纳米氧化铁的优化制备及其可见光芬顿降解水中的双酚S

发布时间：2017-12-28 02:06

本文关键词：纳米氧化铁的优化制备及其可见光芬顿降解水中的双酚S　出处：《哈尔滨工业大学》2017年博士论文　论文类型：学位论文

【摘要】：双酚S因其优良的物化稳定性,被视为双酚A的理想替代物,广泛应用于聚碳酸酯、环氧树脂、聚酯树脂、聚砜、聚醚砜等高分子材料的合成。同时,作为双酚A的代替品,它也被大量应用于热敏打印纸、食品包装等日常品的生产。然而,随着研究深入发现,双酚S也具有与双酚A类似的生理毒性。更令人堪忧的是,双酚S已在地表水体中被频频检出,这对人类健康构成了潜在的威胁。因此,实现水中双酚S的高效去除,对改善水生环境具有重要的现实意义。与传统芬顿技术相比,均相光芬顿技术在一定程度能弥补传统芬顿技术的不足,然而它依然存在反应条件苛刻(p H≤3)、污泥产量多等问题。针对这些问题,本研究通过设计、制备经济环保的纳米氧化铁固相催化剂,进而构建绿色、稳定的异相光芬顿体系,最终实现水中双酚S的高效去除。首先,针对氧化铁实心颗粒所存在的比表面积小、活性点位暴露少等问题,本研究提出了“二氧化硅软模板”合成策略,实现了氧化铁中空球的温和、可控制备。
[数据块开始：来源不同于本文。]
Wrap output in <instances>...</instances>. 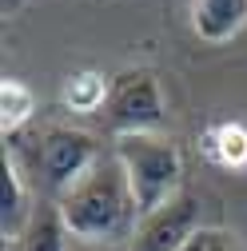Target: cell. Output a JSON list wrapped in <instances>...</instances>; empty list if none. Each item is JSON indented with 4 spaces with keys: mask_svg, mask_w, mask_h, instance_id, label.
Returning <instances> with one entry per match:
<instances>
[{
    "mask_svg": "<svg viewBox=\"0 0 247 251\" xmlns=\"http://www.w3.org/2000/svg\"><path fill=\"white\" fill-rule=\"evenodd\" d=\"M64 227L80 243H124L128 247L136 224H140V207L132 196L128 172H124L120 155H100L64 196L56 200Z\"/></svg>",
    "mask_w": 247,
    "mask_h": 251,
    "instance_id": "1",
    "label": "cell"
},
{
    "mask_svg": "<svg viewBox=\"0 0 247 251\" xmlns=\"http://www.w3.org/2000/svg\"><path fill=\"white\" fill-rule=\"evenodd\" d=\"M20 251H72V235L56 203H40L20 235Z\"/></svg>",
    "mask_w": 247,
    "mask_h": 251,
    "instance_id": "8",
    "label": "cell"
},
{
    "mask_svg": "<svg viewBox=\"0 0 247 251\" xmlns=\"http://www.w3.org/2000/svg\"><path fill=\"white\" fill-rule=\"evenodd\" d=\"M104 124L116 136H144V132H164L168 104L156 72L128 68L108 80V100H104Z\"/></svg>",
    "mask_w": 247,
    "mask_h": 251,
    "instance_id": "3",
    "label": "cell"
},
{
    "mask_svg": "<svg viewBox=\"0 0 247 251\" xmlns=\"http://www.w3.org/2000/svg\"><path fill=\"white\" fill-rule=\"evenodd\" d=\"M211 239H215V231H207V227H203V231H196L188 243H183L179 251H211Z\"/></svg>",
    "mask_w": 247,
    "mask_h": 251,
    "instance_id": "11",
    "label": "cell"
},
{
    "mask_svg": "<svg viewBox=\"0 0 247 251\" xmlns=\"http://www.w3.org/2000/svg\"><path fill=\"white\" fill-rule=\"evenodd\" d=\"M100 155V144L80 128H44L36 140V176L48 192L64 196Z\"/></svg>",
    "mask_w": 247,
    "mask_h": 251,
    "instance_id": "4",
    "label": "cell"
},
{
    "mask_svg": "<svg viewBox=\"0 0 247 251\" xmlns=\"http://www.w3.org/2000/svg\"><path fill=\"white\" fill-rule=\"evenodd\" d=\"M116 155L128 172L132 196L140 207V219L168 207L183 183V160L172 136L164 132H144V136H116Z\"/></svg>",
    "mask_w": 247,
    "mask_h": 251,
    "instance_id": "2",
    "label": "cell"
},
{
    "mask_svg": "<svg viewBox=\"0 0 247 251\" xmlns=\"http://www.w3.org/2000/svg\"><path fill=\"white\" fill-rule=\"evenodd\" d=\"M28 108H32V96H28L16 80H8L4 84V128H20V120L28 116Z\"/></svg>",
    "mask_w": 247,
    "mask_h": 251,
    "instance_id": "10",
    "label": "cell"
},
{
    "mask_svg": "<svg viewBox=\"0 0 247 251\" xmlns=\"http://www.w3.org/2000/svg\"><path fill=\"white\" fill-rule=\"evenodd\" d=\"M104 100H108V84L104 80H96V76H72V84H68V104L72 108L92 112V108H104Z\"/></svg>",
    "mask_w": 247,
    "mask_h": 251,
    "instance_id": "9",
    "label": "cell"
},
{
    "mask_svg": "<svg viewBox=\"0 0 247 251\" xmlns=\"http://www.w3.org/2000/svg\"><path fill=\"white\" fill-rule=\"evenodd\" d=\"M247 24V0H192V28L203 44H227Z\"/></svg>",
    "mask_w": 247,
    "mask_h": 251,
    "instance_id": "6",
    "label": "cell"
},
{
    "mask_svg": "<svg viewBox=\"0 0 247 251\" xmlns=\"http://www.w3.org/2000/svg\"><path fill=\"white\" fill-rule=\"evenodd\" d=\"M211 251H235V247H231L223 235H215V239H211Z\"/></svg>",
    "mask_w": 247,
    "mask_h": 251,
    "instance_id": "13",
    "label": "cell"
},
{
    "mask_svg": "<svg viewBox=\"0 0 247 251\" xmlns=\"http://www.w3.org/2000/svg\"><path fill=\"white\" fill-rule=\"evenodd\" d=\"M72 251H128L124 243H80V239H72Z\"/></svg>",
    "mask_w": 247,
    "mask_h": 251,
    "instance_id": "12",
    "label": "cell"
},
{
    "mask_svg": "<svg viewBox=\"0 0 247 251\" xmlns=\"http://www.w3.org/2000/svg\"><path fill=\"white\" fill-rule=\"evenodd\" d=\"M36 207H28V187H24V176L16 168V160L4 155V179H0V227H4V239L8 235H24L28 219H32Z\"/></svg>",
    "mask_w": 247,
    "mask_h": 251,
    "instance_id": "7",
    "label": "cell"
},
{
    "mask_svg": "<svg viewBox=\"0 0 247 251\" xmlns=\"http://www.w3.org/2000/svg\"><path fill=\"white\" fill-rule=\"evenodd\" d=\"M196 231H203L199 227V200L183 192L168 207L140 219L132 239H128V251H179Z\"/></svg>",
    "mask_w": 247,
    "mask_h": 251,
    "instance_id": "5",
    "label": "cell"
}]
</instances>
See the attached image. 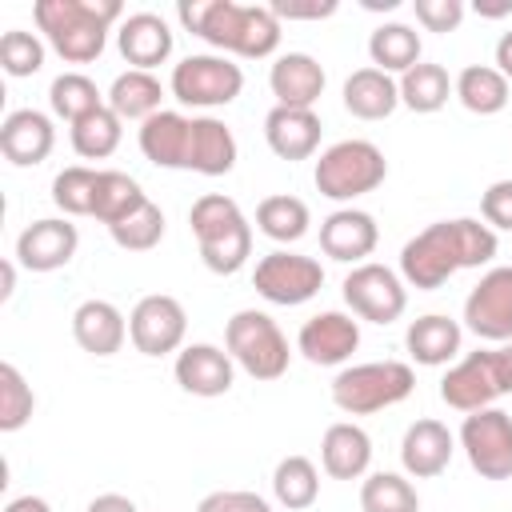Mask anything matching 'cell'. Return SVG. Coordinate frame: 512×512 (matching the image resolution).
I'll list each match as a JSON object with an SVG mask.
<instances>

在此基础上,阐明了氧化铁中空球微观结构-物化特性-光芬顿活性三者间的内在关系。三次循环降解实验表明,优选出氧化铁异质中空球的耐用性和持久性较好。经典的捕获剂实验结果表明在该光芬顿体系中起主要氧化作用的活性氧物种分别为超氧自由基和羟基自由基。在可见光照射下,优选出的氧化铁异质中空球对双酚S的降解率为30%,高于实心氧化铁纳米颗粒(商业品)的3%。分析原因是异质氧化铁中空球具有较大的比表面积、发达的孔隙结构,因此有利于催化剂活性点位的充分暴露,进而产生活性物质,以实现双酚S的有效降解。虽然通过中空化处理(即微观结构的物理优化)可提高氧化铁的比表面积和材料表面的活性点位的数量,但仍不足以克服氧化铁作为光催化剂所固有的本征缺陷,如光生电子-空穴易复合等问题。针对这个问题,本研究在合成制备氧化铁时原位引入具有超高迁移率的石墨烯,进而获得了不同形貌氧化铁/石墨烯复合催化剂。氧化降解实验表明氧化铁量子点/石墨烯复合催化剂的光芬顿活性最高。自由基捕获实验和荧光光谱数据表明该体系里起主要降解作用的活性物质为羟基自由基。在可见光照射下,优选出的氧化铁量子点/石墨烯复合催化剂对双酚S的去除率可达83%,高于氧化铁异质中空球的30%。分析原因是石墨烯的引入一方面可有效阻碍光生电子空穴的复合,另一方面二维石墨烯纳米片会对双酚S产生较为强烈的吸附作用(40%)。为获得催化活性更高的氧化铁纳米材料,进一步提出了“二氧化硅水凝胶协助溶解重结晶”的合成策略,成功制备了(110)高能晶面暴露的氧化铁超薄纳米片。在可见光照射下,以氧化铁纳米片所构建的光芬顿体系对双酚S的去除率高达91%(注:吸附仅占3%),高于商业P25二氧化钛的56%,且远高于氧化铁纳米颗粒(合成品)的16.6%。分析原因是:1)由于光生电子在(110)晶面的迁移率非常高,导致光生载流子的分离效果好,使得参与后续反应的光生电子数量增多;2)氧化铁纳米片的厚度仅为3.2 nm,能有效克服光生空穴扩散路程短的缺陷(2 4 nm),使得参与后续反应的光生空穴数量增多;3)由于催化剂具有超薄二维片层结构,使得其比表面积较大,活性点位的暴露较为充分。最后,采用UPLC/MS对双酚S的降解产物进行了鉴定。结果表明双酚S的降解产物主要有二羟基苯磺酸、羟基苯磺酸、3-烯丙氧基-1-丙磺酸和苯酚钠。据此,可推断羟基化是驱动双酚S分解的主要机制。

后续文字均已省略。